#### [SOURCE EXCERPT]
'''

On Eraser Heads and Pencil Pushers

Breaking News: A judge has ruled that the USDA must pay $267,167.90 to the plaintiffs in the recent mandatory penalties lawsuit which was decided against the USDA by a federal appeals court. This is less than the amount which was requested by the plaintiffs but is a significant event.  ( See an earlier blog on this siteabout the Equal Access to Justice law which explains how this came to be.)  Further, Mike McGartland, on February 29, 2016, filed a suit in Fort Worth, Texas, that corresponds to the PSHA letter contained in this blog. 

Crime to many is not a crime but simply a way of life. If laws are inconvenient, ignore them, they don’t apply to you.
— Dick Francis

Blessed with an abundance of cedar trees, Shelbyville, Tennessee, was once known as the pencil capital of the USA. Back in the day, every school kid in America had a daily working relationship with the number two pencil.  Classroom warriors were on friendly terms with both the pointy end and the harder working end, the eraser.  Truth is told; depending on the student, the eraser on the #2 often wore out long before the soft leaded pencil was sharpened down into a nub.

'''

#### [REQUIRED TASK 1]
Output the part of the entries that opens with the line containing "From car door" and runs through the final line of the entries as a Markdown table with columns Row and Line. Skip blank lines and leave out the pictures.

#### [DATA TO PROCESS]
'''

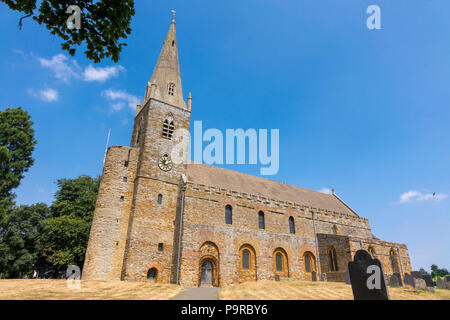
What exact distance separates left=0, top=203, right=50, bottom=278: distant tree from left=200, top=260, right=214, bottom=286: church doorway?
66.0 feet

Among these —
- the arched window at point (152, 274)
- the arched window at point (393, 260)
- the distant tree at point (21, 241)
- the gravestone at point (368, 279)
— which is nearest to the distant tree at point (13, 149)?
the distant tree at point (21, 241)

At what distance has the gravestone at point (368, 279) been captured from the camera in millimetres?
9759

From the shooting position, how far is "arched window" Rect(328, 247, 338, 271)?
86.7 feet

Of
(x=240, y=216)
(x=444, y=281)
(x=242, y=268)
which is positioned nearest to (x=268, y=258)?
(x=242, y=268)

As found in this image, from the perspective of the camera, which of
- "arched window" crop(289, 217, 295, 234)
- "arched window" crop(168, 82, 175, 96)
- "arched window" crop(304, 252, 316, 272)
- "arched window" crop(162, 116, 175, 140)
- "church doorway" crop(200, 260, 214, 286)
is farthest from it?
"arched window" crop(168, 82, 175, 96)

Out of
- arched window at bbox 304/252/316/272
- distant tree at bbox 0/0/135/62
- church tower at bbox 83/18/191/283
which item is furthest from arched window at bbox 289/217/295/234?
distant tree at bbox 0/0/135/62

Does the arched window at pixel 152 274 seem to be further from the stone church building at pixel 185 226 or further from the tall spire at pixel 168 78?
the tall spire at pixel 168 78

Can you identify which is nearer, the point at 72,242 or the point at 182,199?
Answer: the point at 182,199

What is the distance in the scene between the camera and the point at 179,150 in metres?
27.1

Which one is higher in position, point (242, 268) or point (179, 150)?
point (179, 150)

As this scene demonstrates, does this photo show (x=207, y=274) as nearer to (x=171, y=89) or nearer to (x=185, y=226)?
(x=185, y=226)

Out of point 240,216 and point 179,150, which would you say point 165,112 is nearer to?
point 179,150

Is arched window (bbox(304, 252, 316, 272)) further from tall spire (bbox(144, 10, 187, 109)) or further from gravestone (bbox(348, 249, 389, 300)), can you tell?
tall spire (bbox(144, 10, 187, 109))
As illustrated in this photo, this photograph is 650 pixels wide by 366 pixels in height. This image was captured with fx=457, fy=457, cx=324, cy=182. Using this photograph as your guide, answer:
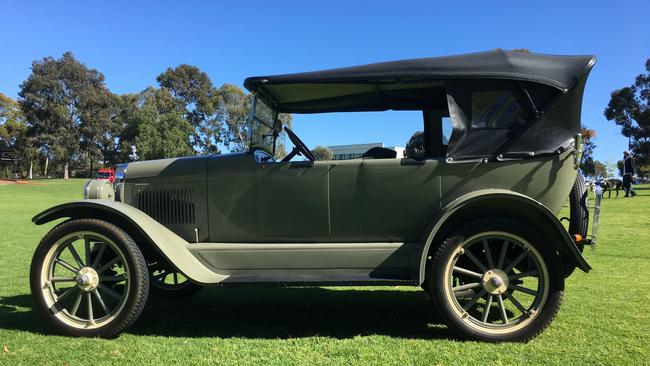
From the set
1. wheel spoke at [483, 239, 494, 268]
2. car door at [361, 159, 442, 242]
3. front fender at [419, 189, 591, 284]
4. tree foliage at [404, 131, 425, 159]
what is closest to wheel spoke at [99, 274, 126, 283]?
car door at [361, 159, 442, 242]

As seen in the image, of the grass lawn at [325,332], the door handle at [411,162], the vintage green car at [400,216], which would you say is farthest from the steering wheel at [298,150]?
the grass lawn at [325,332]

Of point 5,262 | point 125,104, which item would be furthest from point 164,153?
point 5,262

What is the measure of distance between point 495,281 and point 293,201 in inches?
67.7

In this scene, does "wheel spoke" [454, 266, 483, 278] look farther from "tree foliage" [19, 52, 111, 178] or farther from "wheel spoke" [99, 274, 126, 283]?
"tree foliage" [19, 52, 111, 178]

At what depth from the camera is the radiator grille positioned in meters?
4.03

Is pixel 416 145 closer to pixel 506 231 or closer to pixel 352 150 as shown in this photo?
pixel 352 150

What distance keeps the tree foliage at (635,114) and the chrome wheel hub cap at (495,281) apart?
44.4 m

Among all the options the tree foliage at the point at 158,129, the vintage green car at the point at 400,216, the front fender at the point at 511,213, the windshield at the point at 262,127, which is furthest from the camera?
the tree foliage at the point at 158,129

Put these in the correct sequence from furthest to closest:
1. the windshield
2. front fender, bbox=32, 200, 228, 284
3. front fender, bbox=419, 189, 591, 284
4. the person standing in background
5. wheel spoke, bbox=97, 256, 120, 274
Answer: the person standing in background < the windshield < wheel spoke, bbox=97, 256, 120, 274 < front fender, bbox=32, 200, 228, 284 < front fender, bbox=419, 189, 591, 284

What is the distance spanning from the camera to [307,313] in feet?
14.3

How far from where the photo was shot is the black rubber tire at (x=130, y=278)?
3.59 metres

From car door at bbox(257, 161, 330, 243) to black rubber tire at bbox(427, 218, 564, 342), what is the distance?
95cm

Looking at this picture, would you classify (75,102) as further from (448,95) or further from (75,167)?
(448,95)

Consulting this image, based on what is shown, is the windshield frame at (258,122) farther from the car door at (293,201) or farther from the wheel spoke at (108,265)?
the wheel spoke at (108,265)
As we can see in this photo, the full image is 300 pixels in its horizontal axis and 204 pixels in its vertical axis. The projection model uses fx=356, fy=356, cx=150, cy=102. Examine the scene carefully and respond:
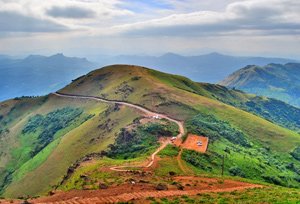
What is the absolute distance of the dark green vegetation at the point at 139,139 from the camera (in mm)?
104438

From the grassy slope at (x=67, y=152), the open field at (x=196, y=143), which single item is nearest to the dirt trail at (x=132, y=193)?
the open field at (x=196, y=143)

'''

#### [REQUIRED TASK 2]
In the blog post on pencils, which town was once known as the pencil capital of the USA?

#### [CORRECT RESPONSE 1]
| Row | Line |
|---|---|
| 1 | From car door at bbox(257, 161, 330, 243) to black rubber tire at bbox(427, 218, 564, 342), what is the distance? |
| 2 | 95cm |
| 3 | Looking at this picture, would you classify (75,102) as further from (448,95) or further from (75,167)? |
| 4 | (448,95) |
| 5 | Consulting this image, based on what is shown, is the windshield frame at (258,122) farther from the car door at (293,201) or farther from the wheel spoke at (108,265)? |
| 6 | the wheel spoke at (108,265) |
| 7 | As we can see in this photo, the full image is 300 pixels in its horizontal axis and 204 pixels in its vertical axis. The projection model uses fx=356, fy=356, cx=150, cy=102. Examine the scene carefully and respond: |
| 8 | What is the absolute distance of the dark green vegetation at the point at 139,139 from the camera (in mm)? |
| 9 | 104438 |
| 10 | From the grassy slope at (x=67, y=152), the open field at (x=196, y=143), which single item is nearest to the dirt trail at (x=132, y=193)? |
| 11 | the open field at (x=196, y=143) |

#### [CORRECT RESPONSE 2]
Shelbyville, Tennessee.